Friday, Sep. 18, 1964

MOST of TIME'S reporting is done by its 90 staff correspondents in 30 bureaus around the world--such as Chicago Bureau Chief Murray Gart, who did the major digging for this week's cover story, and Tokyo Bureau Chief Jerrold Schecter, who covered the International Monetary Fund meeting in Tokyo for WORLD BUSINESS. But an important part of our coverage is supplied by more than 300 part-time correspondents --known in the office vocabulary as "stringers"--who report to us from near (Philadelphia) and far (Salisbury, Southern Rhodesia).

Some of the stringers are unexpected types--for example, Dolly Connelly of Bellingham, Wash., a housewife who bakes very good oatmeal-walnut yeast bread, and who is also a freelance journalist who covers her area of the Northwest U.S. with a bright and knowing touch. Most of the part-time correspondents, however, are full-time professional journalists who hold positions of importance in the areas they cover.

Two of the best of our overseas stringers find themselves collaborating these weeks on an international story that has special nuances in their countries: the marriage of Denmark's Princess Anne-Marie to Greece's King Constantine. TIME'S man on this story in Copenhagen is Knud Meister (cable address: TIMEISTER), one of Denmark's best-known journalists. A top staff member of Copenhagen's leading daily, Berlingske Tidende, he is also author of many books. For the past year, Meister's daughter, Birgit, 22, who wants to follow in her father's journalistic path in Denmark, has been working for TIME in Manhattan. Watching her progress, and recalling that he has represented TIME in Denmark since 1949, her father has let it be known that he hopes "some day TIME will hire a new stringer, and this time a girl, and that the cable address can then be preserved."

Our man at the other end of the royal wedding story is Anthony Antonakakis, TIME'S representative in Greece since 1956. He is not only a top figure in Greek journalism, as editorial writer for a leading Athens newspaper, but also author of the respected Democracy in Greece (in English) and two volumes of history of the French Revolution. His wife, who holds a doctorate in education from Columbia University, is a leader in Greek education.

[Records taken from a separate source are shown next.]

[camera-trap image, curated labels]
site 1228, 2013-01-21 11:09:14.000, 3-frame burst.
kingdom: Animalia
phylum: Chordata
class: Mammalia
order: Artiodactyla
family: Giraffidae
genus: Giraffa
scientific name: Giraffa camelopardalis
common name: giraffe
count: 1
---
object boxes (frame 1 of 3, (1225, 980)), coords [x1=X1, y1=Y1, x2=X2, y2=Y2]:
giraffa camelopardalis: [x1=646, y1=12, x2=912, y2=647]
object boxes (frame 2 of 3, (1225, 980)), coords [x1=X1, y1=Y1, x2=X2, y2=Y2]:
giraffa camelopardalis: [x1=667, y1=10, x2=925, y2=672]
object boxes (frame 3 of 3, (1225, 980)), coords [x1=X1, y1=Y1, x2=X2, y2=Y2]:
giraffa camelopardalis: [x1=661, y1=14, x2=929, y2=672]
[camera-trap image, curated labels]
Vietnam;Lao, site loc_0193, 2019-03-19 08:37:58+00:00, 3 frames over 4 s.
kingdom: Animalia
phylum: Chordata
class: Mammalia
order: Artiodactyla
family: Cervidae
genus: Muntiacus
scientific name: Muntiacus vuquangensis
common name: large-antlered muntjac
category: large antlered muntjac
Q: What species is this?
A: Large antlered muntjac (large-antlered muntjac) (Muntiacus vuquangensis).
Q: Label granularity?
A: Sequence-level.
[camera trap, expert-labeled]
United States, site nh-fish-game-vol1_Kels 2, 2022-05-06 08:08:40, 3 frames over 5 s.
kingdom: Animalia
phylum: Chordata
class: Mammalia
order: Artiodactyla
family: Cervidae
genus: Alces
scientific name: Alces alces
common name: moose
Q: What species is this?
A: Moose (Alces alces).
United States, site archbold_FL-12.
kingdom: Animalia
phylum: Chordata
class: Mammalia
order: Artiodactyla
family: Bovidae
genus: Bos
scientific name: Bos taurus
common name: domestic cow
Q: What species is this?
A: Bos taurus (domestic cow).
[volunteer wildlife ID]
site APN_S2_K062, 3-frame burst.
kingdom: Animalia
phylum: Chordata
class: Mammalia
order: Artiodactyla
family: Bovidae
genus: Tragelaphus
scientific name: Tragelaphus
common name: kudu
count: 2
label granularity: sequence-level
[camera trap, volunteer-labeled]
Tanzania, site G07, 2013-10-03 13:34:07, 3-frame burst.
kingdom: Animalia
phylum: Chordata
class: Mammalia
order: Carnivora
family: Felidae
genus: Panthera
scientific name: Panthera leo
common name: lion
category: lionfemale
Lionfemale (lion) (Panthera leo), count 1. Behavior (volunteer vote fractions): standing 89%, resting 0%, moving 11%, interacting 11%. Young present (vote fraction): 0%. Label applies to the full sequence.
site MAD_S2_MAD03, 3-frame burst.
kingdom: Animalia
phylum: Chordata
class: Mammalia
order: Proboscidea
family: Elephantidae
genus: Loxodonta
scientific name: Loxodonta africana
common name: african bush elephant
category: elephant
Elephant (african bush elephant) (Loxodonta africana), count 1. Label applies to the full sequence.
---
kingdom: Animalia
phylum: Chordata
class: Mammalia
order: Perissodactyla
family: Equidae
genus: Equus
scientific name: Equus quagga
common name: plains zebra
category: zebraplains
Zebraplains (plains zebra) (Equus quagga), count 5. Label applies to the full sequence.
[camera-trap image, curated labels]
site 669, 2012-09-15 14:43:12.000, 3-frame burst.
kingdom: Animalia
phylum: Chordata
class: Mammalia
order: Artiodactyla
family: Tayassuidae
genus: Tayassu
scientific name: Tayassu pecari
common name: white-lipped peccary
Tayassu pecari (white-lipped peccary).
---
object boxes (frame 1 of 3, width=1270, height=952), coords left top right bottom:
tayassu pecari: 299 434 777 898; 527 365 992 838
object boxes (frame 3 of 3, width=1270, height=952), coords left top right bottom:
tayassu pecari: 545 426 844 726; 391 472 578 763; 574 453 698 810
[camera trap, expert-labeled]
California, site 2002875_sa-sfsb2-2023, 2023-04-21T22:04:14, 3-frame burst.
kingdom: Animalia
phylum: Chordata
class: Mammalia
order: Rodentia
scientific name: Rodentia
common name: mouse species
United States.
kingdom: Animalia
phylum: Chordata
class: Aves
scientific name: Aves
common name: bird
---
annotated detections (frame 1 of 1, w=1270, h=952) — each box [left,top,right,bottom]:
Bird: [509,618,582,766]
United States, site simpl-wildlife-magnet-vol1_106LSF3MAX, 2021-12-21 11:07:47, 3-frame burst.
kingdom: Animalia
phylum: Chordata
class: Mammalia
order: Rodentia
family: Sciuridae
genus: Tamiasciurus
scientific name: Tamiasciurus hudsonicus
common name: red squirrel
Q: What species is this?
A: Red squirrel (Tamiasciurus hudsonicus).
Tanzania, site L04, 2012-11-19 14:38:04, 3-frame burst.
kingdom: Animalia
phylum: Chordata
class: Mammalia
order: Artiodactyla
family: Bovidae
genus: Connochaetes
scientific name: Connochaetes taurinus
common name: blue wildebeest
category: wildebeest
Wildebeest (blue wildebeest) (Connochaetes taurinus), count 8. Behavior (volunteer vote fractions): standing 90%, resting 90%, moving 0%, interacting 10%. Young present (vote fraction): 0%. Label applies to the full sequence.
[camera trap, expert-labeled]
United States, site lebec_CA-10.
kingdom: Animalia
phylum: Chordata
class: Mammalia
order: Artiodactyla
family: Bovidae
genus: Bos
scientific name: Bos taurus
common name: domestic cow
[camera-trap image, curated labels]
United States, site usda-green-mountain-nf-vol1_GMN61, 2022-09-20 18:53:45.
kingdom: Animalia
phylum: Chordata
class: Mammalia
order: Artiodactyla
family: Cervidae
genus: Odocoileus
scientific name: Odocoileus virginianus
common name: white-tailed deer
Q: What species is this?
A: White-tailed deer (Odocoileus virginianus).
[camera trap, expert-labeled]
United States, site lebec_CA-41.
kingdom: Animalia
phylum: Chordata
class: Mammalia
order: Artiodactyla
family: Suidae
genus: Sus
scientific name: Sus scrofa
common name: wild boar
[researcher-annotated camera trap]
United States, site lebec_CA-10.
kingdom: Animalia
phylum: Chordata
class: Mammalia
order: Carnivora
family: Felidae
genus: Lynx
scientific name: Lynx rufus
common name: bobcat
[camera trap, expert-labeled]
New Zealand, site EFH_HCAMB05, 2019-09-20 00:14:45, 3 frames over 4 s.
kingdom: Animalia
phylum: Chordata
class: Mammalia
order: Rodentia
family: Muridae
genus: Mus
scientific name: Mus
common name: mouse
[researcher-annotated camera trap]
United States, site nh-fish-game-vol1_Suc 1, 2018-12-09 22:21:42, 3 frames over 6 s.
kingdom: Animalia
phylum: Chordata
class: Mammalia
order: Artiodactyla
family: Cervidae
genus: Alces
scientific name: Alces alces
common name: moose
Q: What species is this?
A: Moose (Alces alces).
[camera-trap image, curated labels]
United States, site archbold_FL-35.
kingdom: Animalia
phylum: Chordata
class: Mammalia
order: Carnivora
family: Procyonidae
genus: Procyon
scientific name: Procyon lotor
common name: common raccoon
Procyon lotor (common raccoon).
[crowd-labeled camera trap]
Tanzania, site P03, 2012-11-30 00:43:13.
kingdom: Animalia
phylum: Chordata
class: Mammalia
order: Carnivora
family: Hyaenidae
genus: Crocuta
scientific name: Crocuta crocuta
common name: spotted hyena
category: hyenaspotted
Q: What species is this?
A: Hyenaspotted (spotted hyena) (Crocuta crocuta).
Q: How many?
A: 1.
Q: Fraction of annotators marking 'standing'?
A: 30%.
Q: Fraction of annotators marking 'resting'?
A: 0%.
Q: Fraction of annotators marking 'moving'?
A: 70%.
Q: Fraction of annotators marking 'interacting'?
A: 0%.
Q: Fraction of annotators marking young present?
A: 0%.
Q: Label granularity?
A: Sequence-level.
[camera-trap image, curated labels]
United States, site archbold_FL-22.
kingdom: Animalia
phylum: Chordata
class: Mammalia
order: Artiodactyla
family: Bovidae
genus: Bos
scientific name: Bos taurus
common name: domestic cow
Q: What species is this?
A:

While TIME is essentially U.S.-oriented, and is largely reported, written and edited by staff members who are American citizens, the intimate knowledge that the part-time correspondents abroad have of their countries makes an invaluable contribution to our perspective. In a somewhat different way, our part-time correspondents across the U.S. provide local knowledge and feeling that an outsider might easily miss. The stringers make their contribution not only by what they report directly to the editors and writers in New York, but also in the guidance that they give our traveling correspondents. Many a full-time correspondent, writer and editor has a particularly close knowledge of what a stringer can contribute--because he used to be one himself.